We’d find it useful to look at the fiber count over time under test load to make sure that the number of fibers is not growing unbounded. Spotting such pattern would allow us to investigate the issue in a timely fashion, rather than having to wait for an Out Of Memory error to hit production.
Partial solutions
My first take on this was
def fiber_count
i = 0
Fiber.unsafe_each { i += 1}
i
end
Now, mind that we are relying on an undocumented bit of the Fiber API, but we’re aware of that, and understand the risk of this changing in future versions of Crystal. Also, we’re not modifying the content of the collection underlying Fiber.unsafe_each
, so we should not be breaking anything.
AFAIK, this does the trick on a single threaded Crystal application.
@j8r raised that this does not produce the total number of fibers in multi-threaded applications. This is because as of Crystal 0.35.1, fibers are assigned to a thread and Fiber.unsafe_each
will only iterate over the fibers assigned to a single thread (which one? The one the current fiber is assigned to).

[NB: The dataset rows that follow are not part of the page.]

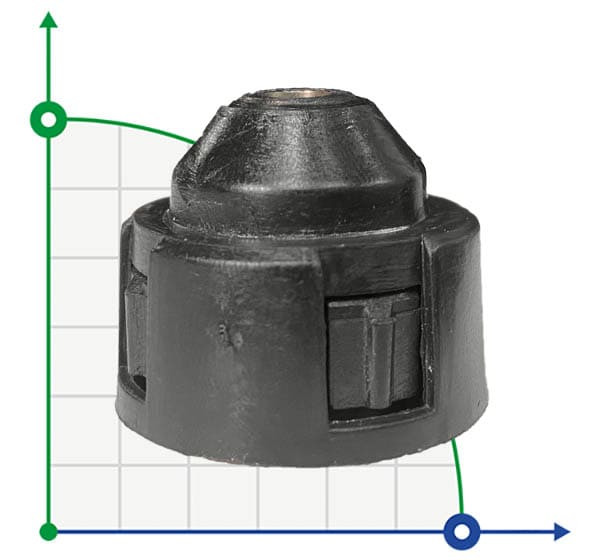 Accouplement pompe vide-fût 810.804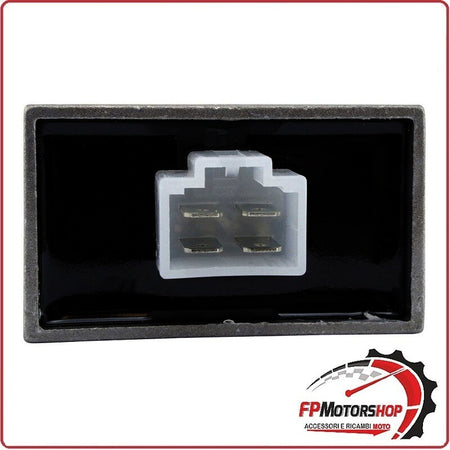 REGOLATORE DI TENSIONE PER HONDA CBF 125 09-13 RM STATOR RMS020-106066 12V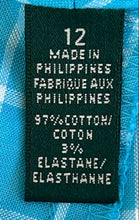 Load image into Gallery viewer, Lauren Ralph Lauren Active Womens Blue White Check Bermuda Shorts Size 12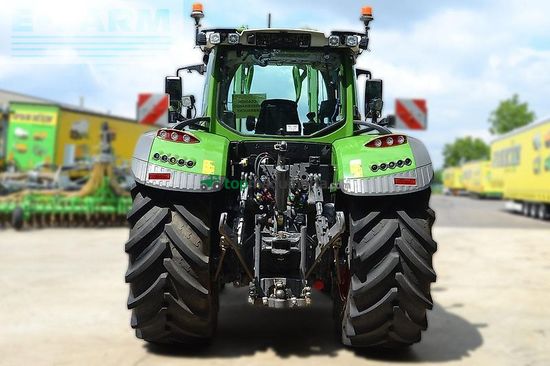 Tractor agrícola - Fendt - 724 vario gen6 profi plus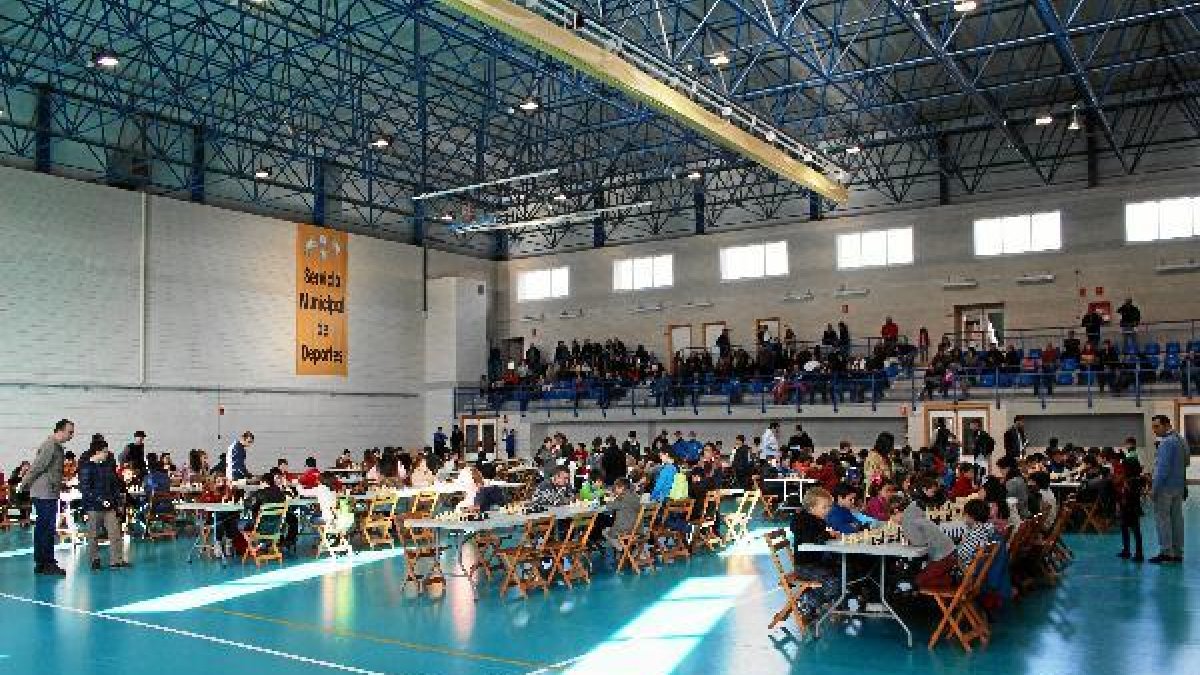 Jugadores y familiares se dieron cita en una jornada brillante de ajedrez.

What does this mean? It means we’d need to iterate over all the threads via Threads.unsafe_each
and then figure out a way of listing the fibers assigned to each. Now, mind that at this point we’re dealing with a piece of code that is
- hidden away from users by design, i.e. no docs
- OS dependent
Even ignoring the above, the Thread API doesn’t give a straightforward thread-safe way to enumerate its fibers - which means we could try to collect the fibers assigned to a thread, but we might miss some in the process due to race condition. Or, to put it in the words of @yxhuvud
[…] it is not a thread safe interface - not only is the way you list them inherently racy, there is also that runnables is a normal deque and unsafe - ie it not intended to be accessed from outside the scheduler.
Closing considerations
Even with a hacker hat on, it seems unlikely that we can get a proper fiber count out of a Crystal app when the preview_mt
flag is enabled. This is not something we didn’t know before - we’ve seen posts on this sort of things before - but a good reminder that to be able to monitor resources like fibers in complex, multithreaded applications would be a big win for some of us, and hopefully something to be considered for inclusions in v1.0.0.